▶ Work order:
Return the data below exactly, but only from the line containing "A: Bos taurus (domestic cow)." through the line containing "genus: Phocarctos", with both of those lines included.

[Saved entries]
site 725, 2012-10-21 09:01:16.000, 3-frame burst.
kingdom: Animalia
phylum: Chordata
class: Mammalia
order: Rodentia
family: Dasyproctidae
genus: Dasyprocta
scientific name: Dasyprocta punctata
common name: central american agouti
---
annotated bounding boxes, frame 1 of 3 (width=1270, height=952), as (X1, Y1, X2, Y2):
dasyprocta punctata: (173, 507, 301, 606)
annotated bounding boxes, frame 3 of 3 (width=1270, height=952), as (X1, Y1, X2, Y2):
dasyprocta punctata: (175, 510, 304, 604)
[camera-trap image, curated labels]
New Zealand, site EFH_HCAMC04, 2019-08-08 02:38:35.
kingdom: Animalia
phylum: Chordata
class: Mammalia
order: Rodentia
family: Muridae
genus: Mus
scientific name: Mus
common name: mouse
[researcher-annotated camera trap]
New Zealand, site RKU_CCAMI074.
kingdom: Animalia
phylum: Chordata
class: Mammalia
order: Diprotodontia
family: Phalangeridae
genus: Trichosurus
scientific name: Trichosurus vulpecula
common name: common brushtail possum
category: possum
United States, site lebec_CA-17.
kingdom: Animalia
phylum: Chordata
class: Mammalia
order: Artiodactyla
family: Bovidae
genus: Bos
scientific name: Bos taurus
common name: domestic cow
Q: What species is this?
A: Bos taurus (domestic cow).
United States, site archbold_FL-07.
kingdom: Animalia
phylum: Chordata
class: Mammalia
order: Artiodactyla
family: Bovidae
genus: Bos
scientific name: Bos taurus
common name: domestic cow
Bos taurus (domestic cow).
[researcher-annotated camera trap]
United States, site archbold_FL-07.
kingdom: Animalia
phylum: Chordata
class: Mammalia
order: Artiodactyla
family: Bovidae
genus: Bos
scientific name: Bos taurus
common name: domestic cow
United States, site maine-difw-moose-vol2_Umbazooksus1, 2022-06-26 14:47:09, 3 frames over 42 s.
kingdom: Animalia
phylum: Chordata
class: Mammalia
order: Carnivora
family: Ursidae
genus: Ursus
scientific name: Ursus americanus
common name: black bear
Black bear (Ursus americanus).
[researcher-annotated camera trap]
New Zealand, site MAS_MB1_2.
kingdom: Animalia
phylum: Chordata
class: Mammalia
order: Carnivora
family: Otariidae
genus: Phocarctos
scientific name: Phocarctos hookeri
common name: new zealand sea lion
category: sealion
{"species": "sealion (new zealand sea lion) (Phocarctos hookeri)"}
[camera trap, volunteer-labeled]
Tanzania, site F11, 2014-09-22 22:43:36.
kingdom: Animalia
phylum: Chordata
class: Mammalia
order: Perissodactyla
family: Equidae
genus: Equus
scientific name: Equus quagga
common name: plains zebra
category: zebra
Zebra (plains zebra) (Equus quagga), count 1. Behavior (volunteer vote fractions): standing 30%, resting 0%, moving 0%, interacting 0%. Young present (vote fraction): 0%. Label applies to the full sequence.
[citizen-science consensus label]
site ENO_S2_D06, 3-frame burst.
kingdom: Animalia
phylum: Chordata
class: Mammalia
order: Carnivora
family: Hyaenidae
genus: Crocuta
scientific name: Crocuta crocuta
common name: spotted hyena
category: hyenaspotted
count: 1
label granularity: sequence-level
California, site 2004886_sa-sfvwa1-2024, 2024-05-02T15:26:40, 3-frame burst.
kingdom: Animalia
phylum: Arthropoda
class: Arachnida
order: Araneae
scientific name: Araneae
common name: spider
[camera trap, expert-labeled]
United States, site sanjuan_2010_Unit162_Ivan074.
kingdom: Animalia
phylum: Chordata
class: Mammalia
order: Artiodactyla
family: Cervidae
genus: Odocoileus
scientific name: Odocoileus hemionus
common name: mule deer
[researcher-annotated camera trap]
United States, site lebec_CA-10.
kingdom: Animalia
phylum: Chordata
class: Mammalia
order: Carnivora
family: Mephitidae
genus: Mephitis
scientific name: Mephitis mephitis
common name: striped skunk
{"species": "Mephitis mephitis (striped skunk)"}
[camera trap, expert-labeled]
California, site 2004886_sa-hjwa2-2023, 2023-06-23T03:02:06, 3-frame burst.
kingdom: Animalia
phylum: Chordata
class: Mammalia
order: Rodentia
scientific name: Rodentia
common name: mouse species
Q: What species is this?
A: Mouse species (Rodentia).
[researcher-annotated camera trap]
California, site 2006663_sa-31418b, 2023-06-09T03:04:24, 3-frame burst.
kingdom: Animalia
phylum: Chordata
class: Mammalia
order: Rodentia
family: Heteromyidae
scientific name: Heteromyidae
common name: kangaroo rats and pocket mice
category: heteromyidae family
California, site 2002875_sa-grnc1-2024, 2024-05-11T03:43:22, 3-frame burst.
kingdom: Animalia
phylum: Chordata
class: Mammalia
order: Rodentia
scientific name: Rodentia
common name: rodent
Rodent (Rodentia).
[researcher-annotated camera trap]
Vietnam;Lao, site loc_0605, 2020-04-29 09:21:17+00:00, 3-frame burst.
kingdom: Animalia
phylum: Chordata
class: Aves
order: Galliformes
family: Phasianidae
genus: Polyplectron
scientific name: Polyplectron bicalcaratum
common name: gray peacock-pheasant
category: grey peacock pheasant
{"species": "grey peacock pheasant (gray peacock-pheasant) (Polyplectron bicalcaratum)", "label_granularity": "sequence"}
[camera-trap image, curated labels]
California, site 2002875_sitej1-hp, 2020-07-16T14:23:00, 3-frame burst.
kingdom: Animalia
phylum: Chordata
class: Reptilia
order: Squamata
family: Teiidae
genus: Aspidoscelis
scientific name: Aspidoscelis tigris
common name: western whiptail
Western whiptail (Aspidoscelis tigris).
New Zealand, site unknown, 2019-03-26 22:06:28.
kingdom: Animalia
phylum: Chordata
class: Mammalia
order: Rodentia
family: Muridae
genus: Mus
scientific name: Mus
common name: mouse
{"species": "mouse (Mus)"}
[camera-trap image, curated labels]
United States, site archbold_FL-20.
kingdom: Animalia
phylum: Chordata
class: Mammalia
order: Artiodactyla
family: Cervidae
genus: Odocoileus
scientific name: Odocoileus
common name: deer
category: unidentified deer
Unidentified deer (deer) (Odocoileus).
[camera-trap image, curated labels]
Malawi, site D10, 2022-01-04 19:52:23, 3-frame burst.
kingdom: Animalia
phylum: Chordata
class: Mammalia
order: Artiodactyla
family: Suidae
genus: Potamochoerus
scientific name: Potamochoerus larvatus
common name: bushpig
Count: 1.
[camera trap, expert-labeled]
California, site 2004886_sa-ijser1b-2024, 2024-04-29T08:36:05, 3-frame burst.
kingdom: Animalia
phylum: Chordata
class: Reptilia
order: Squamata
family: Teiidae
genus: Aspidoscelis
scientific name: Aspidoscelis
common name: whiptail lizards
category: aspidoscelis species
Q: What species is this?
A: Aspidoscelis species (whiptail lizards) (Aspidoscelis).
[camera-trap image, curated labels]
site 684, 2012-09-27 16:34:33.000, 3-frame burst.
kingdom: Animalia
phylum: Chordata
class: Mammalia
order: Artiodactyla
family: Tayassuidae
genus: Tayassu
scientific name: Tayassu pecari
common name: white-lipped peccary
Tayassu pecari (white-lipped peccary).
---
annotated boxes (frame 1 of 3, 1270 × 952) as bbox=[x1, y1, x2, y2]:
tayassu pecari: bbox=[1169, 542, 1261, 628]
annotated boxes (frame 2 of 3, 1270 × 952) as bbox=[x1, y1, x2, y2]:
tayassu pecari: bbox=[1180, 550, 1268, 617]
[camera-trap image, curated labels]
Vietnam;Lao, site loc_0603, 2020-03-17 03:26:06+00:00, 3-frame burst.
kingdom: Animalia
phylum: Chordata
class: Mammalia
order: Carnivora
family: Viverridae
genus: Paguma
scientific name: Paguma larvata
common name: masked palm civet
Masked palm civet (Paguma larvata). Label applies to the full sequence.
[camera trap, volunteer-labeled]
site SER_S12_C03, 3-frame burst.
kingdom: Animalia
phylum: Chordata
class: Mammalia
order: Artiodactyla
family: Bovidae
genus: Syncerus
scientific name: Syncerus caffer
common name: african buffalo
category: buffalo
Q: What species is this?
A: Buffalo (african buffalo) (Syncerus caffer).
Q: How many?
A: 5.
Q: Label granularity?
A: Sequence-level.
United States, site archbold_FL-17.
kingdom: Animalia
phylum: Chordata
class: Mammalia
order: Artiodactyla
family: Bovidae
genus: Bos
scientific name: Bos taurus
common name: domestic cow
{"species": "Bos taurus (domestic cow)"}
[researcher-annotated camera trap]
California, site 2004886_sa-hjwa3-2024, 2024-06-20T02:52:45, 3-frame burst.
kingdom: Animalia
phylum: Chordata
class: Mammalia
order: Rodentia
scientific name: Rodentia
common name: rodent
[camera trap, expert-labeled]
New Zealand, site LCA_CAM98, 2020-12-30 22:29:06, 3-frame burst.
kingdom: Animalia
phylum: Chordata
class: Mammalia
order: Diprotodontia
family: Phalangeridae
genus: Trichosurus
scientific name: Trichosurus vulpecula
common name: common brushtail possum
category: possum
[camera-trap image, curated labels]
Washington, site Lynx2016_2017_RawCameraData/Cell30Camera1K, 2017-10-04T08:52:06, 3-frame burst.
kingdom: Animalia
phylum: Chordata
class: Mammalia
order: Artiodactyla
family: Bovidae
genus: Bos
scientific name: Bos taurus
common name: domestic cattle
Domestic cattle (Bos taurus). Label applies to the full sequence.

▶ Answer box:
A: Bos taurus (domestic cow).
United States, site archbold_FL-07.
kingdom: Animalia
phylum: Chordata
class: Mammalia
order: Artiodactyla
family: Bovidae
genus: Bos
scientific name: Bos taurus
common name: domestic cow
Bos taurus (domestic cow).
[researcher-annotated camera trap]
United States, site archbold_FL-07.
kingdom: Animalia
phylum: Chordata
class: Mammalia
order: Artiodactyla
family: Bovidae
genus: Bos
scientific name: Bos taurus
common name: domestic cow
United States, site maine-difw-moose-vol2_Umbazooksus1, 2022-06-26 14:47:09, 3 frames over 42 s.
kingdom: Animalia
phylum: Chordata
class: Mammalia
order: Carnivora
family: Ursidae
genus: Ursus
scientific name: Ursus americanus
common name: black bear
Black bear (Ursus americanus).
[researcher-annotated camera trap]
New Zealand, site MAS_MB1_2.
kingdom: Animalia
phylum: Chordata
class: Mammalia
order: Carnivora
family: Otariidae
genus: Phocarctos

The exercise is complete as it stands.